A nil-pointer panic on a method call almost always means a method-set assumption was wrong. The stack trace shows the receiver type. Combine with var _ I = (*T)(nil) assertions: if your build passes those and a runtime nil panic still occurs, the bug is in your construction logic, not your method-set design.

Backward-compat shims¶

When you must change a receiver kind in a public API, ship a thin shim package:

// Package compat — temporary v1 → v2 bridge
package compat

func Pay(o order.Order) error {
    op := &o
    return op.Pay()
}

Keep the shim for one major version, then remove it.

Summary¶

Method-set rules are an everyday concern in production Go code.
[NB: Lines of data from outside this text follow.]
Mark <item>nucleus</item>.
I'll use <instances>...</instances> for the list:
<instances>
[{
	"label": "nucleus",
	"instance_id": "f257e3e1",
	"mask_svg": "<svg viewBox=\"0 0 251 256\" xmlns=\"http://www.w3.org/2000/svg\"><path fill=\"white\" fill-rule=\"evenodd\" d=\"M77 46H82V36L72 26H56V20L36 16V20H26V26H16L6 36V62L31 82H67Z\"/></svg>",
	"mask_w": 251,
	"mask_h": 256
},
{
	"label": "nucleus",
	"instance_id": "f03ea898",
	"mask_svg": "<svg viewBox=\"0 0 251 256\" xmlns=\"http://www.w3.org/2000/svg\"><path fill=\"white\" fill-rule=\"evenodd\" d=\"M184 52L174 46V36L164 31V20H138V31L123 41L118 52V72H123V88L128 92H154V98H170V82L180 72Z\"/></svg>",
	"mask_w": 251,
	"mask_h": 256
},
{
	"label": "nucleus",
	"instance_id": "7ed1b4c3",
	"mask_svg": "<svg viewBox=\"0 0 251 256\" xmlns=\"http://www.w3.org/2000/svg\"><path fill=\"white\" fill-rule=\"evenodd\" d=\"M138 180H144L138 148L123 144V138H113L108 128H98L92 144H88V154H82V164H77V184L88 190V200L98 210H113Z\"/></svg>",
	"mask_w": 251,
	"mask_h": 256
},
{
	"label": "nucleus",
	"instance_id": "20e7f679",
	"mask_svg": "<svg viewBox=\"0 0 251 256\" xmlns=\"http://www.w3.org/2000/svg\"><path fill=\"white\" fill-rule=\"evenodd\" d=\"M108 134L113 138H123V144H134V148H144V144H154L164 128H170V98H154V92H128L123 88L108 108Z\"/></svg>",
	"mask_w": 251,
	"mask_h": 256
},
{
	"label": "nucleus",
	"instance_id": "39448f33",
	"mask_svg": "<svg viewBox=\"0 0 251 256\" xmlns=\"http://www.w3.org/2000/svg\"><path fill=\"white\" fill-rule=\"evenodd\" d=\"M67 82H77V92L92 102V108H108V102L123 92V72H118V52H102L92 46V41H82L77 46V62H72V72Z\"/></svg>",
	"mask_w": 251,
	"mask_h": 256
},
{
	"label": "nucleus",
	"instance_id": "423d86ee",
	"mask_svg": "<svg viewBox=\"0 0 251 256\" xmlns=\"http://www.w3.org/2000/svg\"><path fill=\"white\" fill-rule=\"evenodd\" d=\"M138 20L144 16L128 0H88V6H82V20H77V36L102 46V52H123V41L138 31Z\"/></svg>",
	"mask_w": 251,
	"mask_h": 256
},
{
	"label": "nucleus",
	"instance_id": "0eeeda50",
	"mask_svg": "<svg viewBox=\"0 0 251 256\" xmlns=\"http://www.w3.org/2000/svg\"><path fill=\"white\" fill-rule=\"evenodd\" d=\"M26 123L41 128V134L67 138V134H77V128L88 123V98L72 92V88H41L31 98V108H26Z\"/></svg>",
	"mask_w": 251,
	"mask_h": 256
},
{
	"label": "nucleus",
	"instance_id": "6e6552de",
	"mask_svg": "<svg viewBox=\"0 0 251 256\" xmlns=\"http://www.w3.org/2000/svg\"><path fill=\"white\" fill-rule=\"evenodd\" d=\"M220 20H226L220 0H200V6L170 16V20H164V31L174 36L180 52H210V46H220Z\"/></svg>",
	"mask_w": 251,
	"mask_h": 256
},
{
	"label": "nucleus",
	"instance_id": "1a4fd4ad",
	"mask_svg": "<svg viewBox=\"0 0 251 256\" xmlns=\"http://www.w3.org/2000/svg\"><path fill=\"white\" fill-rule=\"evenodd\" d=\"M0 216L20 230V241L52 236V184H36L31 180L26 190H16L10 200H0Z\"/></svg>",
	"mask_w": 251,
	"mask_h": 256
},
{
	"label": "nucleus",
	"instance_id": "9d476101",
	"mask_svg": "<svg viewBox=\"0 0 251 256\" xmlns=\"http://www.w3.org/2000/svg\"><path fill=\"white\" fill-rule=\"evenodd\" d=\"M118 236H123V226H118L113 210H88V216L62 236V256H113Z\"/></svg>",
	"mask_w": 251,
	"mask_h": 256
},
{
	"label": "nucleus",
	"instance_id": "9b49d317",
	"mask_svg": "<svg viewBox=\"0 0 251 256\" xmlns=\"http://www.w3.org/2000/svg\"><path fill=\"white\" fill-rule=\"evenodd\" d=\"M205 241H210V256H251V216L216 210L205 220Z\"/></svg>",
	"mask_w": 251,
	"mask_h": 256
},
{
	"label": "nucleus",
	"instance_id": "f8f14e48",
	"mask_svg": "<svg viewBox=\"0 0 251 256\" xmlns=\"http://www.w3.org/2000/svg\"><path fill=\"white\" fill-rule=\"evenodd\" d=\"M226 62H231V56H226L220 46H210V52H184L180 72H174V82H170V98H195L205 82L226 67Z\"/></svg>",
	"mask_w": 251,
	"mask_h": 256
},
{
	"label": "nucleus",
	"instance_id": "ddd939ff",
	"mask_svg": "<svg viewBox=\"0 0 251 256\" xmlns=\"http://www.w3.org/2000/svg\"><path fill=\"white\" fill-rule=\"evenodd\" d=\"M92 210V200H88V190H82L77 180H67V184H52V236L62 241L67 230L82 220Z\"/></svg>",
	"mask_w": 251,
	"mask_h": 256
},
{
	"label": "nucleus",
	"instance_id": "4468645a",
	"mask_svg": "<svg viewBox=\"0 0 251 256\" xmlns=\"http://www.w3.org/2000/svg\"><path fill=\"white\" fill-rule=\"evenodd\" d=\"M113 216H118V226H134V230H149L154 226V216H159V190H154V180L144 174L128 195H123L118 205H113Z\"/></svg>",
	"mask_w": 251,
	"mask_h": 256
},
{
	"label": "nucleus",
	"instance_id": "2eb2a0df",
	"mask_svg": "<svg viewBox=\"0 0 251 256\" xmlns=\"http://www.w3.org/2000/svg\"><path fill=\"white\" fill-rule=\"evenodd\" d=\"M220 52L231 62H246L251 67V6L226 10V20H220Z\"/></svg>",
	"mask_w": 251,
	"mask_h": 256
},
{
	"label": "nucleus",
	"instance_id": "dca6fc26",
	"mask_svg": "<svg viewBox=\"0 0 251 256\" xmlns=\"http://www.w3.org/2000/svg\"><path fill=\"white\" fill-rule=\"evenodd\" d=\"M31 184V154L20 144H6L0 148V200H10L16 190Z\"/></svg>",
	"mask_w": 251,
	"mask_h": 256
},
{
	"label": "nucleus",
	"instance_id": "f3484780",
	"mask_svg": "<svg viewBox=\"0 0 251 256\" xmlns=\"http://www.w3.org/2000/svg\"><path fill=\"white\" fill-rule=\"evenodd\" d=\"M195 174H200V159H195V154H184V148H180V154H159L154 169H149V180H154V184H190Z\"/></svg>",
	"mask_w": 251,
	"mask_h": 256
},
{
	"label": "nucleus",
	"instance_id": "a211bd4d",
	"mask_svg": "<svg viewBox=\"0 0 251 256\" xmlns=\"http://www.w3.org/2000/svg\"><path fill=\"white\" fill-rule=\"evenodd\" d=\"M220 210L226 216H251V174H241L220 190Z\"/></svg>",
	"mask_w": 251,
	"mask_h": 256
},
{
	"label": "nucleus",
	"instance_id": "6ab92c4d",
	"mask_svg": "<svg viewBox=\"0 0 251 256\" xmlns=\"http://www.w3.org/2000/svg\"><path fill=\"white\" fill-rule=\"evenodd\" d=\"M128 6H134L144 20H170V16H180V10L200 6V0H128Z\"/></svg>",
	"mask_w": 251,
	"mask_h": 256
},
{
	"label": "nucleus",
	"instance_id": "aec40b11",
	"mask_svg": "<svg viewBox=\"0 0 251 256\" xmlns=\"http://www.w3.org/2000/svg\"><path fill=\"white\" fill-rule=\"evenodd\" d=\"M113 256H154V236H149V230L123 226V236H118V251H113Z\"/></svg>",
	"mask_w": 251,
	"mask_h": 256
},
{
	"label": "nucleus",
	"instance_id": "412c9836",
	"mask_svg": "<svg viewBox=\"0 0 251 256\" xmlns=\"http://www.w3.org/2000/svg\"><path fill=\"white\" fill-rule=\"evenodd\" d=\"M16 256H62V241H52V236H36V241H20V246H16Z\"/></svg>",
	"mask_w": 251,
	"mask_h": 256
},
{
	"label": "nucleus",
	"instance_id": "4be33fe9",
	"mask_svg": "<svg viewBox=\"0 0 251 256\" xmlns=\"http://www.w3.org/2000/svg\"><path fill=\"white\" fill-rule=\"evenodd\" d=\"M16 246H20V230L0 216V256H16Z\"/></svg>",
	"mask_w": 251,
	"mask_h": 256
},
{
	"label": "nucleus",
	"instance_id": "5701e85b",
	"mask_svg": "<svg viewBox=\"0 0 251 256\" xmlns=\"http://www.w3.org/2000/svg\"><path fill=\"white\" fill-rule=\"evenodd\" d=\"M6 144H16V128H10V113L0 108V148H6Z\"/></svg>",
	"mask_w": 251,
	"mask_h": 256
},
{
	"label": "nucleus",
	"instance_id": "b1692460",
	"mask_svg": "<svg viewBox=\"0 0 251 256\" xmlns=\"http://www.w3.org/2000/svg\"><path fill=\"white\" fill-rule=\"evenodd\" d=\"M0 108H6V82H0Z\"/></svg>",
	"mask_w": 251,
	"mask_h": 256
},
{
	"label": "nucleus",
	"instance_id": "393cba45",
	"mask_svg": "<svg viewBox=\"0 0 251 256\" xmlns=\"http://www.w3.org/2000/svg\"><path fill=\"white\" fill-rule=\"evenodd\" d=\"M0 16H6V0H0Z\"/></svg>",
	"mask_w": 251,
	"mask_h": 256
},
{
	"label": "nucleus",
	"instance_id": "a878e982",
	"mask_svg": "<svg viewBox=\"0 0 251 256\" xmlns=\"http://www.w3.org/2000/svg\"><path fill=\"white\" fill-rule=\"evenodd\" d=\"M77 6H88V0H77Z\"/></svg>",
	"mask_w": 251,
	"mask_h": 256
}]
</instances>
The professional view:

DDD — aggregates pointer-method, value objects value-method, domain services are functions.
Hexagonal — port = interface, adapter = pointer-receiver struct returning *T, use case = pointer-receiver service.
API design — choose receiver kind on day one; document; never silently change it.
Naming — New* returns *T; receiver names short and consistent.
Production patterns — var _ I = (*T)(nil) assertions; pointer-store for mutable maps; *T embedding for shared state.
Anti-patterns — mixed receiver kinds; value-mutex embedding; map-value mutation gotchas.
Migration — receiver-kind changes are breaking; plan major-version bumps with shims.
Profiling — escape analysis for method values; heap-alloc tracking for interface boxing.
Tooling — go vet, staticcheck, revive, custom analyzers enforce policy.
Code review — checklist of method-set concerns on every PR touching types/interfaces.
Operations — version method-set changes; include receivers in logs; ship compat shims for major-version bumps.

Method sets are a quiet but pervasive design dimension. Mastering them is what separates Go code that scales across teams from code that accumulates silent bugs as the codebase grows.